[Opening Extracted records section]

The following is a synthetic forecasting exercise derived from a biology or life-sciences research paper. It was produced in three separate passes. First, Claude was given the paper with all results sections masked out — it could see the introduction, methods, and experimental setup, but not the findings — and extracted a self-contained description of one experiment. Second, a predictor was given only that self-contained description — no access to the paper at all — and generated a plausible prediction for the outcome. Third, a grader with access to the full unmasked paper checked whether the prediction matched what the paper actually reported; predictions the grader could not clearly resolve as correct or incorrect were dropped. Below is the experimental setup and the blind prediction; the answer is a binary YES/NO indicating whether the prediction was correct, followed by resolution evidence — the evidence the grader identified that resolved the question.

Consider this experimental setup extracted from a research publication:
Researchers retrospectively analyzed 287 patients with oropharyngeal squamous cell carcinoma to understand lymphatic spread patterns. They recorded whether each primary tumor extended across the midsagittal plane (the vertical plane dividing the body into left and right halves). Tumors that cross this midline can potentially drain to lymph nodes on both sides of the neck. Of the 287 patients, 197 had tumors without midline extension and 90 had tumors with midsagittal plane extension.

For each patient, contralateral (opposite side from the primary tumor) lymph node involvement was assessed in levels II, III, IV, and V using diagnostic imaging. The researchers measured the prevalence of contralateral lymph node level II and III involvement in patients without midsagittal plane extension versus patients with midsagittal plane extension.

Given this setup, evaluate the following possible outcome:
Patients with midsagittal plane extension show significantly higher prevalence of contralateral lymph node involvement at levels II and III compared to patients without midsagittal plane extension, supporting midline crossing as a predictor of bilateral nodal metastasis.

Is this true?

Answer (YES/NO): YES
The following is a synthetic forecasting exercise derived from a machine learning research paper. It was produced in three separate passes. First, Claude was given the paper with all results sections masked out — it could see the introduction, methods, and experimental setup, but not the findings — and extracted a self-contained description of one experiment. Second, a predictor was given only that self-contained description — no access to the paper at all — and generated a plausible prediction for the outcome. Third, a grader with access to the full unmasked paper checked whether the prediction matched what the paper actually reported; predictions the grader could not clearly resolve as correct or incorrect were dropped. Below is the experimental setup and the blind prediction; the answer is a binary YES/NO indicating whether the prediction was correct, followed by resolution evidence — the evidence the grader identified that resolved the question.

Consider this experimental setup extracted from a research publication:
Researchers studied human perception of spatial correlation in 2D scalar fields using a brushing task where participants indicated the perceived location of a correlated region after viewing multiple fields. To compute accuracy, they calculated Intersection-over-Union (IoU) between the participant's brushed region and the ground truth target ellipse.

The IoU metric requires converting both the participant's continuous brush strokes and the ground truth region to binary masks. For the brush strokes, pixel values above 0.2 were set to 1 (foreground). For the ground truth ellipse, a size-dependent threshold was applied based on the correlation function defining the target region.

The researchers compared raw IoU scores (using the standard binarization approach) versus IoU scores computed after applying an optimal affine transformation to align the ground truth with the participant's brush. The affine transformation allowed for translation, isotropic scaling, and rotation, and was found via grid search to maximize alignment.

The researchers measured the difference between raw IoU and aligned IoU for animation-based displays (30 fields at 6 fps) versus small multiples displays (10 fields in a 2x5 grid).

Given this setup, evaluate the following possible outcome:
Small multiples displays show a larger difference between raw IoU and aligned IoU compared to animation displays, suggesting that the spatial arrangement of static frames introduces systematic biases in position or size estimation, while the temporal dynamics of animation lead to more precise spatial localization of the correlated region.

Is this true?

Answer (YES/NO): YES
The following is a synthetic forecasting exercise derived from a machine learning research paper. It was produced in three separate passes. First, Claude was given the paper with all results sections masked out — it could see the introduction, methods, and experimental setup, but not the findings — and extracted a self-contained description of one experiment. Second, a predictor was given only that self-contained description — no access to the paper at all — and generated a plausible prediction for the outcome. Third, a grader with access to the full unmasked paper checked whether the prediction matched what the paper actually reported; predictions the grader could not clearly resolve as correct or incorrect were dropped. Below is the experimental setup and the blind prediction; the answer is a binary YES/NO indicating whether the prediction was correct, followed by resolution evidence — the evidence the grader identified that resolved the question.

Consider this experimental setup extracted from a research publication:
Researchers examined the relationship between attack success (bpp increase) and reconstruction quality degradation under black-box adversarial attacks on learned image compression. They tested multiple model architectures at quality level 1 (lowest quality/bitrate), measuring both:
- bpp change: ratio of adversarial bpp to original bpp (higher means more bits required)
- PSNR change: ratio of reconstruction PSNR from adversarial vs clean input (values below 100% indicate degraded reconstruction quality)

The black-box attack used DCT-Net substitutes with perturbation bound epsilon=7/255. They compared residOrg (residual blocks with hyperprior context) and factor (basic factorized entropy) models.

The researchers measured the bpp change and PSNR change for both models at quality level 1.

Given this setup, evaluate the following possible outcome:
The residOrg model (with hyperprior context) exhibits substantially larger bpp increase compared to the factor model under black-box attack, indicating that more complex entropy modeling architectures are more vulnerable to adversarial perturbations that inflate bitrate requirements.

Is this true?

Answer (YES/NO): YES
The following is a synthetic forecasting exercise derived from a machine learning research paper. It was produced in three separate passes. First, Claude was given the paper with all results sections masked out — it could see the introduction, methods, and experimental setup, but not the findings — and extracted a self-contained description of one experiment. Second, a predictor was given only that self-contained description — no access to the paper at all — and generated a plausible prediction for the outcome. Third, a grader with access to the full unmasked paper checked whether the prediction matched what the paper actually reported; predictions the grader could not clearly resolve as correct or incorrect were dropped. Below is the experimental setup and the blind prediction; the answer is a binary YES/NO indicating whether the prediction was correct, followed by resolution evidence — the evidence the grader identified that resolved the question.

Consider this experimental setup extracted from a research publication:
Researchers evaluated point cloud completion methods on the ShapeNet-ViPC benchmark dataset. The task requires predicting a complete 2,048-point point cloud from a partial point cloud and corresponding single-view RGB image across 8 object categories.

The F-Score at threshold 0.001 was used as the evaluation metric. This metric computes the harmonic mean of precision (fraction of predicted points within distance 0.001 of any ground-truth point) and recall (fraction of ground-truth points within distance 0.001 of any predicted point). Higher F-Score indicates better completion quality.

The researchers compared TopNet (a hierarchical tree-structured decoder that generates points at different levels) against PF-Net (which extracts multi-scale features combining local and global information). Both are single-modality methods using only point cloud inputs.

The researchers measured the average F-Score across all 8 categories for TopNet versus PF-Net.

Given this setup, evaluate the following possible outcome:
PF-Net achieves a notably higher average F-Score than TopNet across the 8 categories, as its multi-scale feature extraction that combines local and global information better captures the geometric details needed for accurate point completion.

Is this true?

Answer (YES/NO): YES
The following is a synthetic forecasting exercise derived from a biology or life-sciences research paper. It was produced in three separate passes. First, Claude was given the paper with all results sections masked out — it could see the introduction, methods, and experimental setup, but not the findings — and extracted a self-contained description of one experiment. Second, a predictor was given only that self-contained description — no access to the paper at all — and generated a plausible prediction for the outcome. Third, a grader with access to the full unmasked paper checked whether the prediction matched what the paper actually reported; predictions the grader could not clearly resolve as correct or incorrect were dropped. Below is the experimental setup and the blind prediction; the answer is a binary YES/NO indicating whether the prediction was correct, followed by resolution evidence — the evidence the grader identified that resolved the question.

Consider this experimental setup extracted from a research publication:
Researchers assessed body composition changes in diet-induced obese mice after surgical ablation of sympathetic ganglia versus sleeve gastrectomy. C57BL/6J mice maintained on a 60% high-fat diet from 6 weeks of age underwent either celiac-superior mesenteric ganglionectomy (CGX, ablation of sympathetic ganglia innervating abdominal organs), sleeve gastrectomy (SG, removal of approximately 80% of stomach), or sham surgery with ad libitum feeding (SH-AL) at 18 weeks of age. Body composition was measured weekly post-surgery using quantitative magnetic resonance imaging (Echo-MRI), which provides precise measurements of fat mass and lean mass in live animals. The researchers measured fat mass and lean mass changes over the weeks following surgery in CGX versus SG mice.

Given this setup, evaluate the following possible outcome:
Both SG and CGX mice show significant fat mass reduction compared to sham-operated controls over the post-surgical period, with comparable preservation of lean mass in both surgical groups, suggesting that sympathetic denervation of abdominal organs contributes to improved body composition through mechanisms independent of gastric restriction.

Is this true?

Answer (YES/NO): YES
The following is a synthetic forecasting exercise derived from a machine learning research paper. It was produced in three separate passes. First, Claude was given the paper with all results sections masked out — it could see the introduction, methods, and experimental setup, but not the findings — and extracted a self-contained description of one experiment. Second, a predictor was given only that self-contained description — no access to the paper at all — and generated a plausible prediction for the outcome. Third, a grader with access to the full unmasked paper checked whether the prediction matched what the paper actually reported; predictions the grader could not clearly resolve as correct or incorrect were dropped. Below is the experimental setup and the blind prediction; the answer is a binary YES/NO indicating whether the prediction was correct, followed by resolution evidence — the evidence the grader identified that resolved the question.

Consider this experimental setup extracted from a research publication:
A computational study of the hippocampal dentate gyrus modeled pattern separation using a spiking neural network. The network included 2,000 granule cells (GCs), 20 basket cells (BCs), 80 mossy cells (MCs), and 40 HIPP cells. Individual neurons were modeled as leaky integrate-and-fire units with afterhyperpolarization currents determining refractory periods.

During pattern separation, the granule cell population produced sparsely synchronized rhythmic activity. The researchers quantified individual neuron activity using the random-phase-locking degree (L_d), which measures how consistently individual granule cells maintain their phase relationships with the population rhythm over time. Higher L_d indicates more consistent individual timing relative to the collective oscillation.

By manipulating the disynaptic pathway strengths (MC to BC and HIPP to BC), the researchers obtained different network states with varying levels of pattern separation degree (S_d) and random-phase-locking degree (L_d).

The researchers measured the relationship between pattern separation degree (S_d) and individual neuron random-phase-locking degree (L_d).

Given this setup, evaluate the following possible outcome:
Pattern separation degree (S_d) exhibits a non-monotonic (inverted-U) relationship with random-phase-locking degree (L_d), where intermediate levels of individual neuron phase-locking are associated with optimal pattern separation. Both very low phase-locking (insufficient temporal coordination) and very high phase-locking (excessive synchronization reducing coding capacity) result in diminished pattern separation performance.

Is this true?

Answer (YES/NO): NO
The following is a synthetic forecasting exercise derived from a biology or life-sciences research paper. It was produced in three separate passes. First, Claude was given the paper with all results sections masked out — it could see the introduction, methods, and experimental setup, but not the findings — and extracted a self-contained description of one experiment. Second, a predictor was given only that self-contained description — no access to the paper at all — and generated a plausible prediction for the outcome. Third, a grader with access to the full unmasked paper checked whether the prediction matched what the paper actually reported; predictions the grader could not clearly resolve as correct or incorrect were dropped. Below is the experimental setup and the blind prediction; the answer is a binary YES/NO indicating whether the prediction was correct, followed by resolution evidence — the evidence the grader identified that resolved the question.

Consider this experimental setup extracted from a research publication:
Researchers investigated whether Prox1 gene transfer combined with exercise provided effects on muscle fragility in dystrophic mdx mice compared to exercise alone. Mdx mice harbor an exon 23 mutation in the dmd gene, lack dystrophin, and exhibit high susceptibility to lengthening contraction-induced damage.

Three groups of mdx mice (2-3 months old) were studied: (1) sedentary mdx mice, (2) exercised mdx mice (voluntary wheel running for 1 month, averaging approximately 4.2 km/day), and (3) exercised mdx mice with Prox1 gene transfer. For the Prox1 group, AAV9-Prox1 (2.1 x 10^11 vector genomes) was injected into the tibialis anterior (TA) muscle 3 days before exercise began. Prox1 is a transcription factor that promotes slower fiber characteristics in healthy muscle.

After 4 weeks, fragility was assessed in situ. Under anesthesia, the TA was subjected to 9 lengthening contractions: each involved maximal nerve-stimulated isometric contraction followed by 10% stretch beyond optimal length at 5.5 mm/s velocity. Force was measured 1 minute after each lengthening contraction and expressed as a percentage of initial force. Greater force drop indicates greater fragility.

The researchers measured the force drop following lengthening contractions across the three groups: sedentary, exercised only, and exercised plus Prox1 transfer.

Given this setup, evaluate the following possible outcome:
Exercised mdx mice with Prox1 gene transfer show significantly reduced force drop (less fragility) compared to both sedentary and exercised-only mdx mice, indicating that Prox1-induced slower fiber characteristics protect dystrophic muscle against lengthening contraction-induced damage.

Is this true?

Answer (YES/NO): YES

[Closing Extracted records section]

→ **What the exercise asks**
Copy each line of the records above that carries the word "difference".

→ **Response**
The researchers measured the difference between raw IoU and aligned IoU for animation-based displays (30 fields at 6 fps) versus small multiples displays (10 fields in a 2x5 grid).
Small multiples displays show a larger difference between raw IoU and aligned IoU compared to animation displays, suggesting that the spatial arrangement of static frames introduces systematic biases in position or size estimation, while the temporal dynamics of animation lead to more precise spatial localization of the correlated region.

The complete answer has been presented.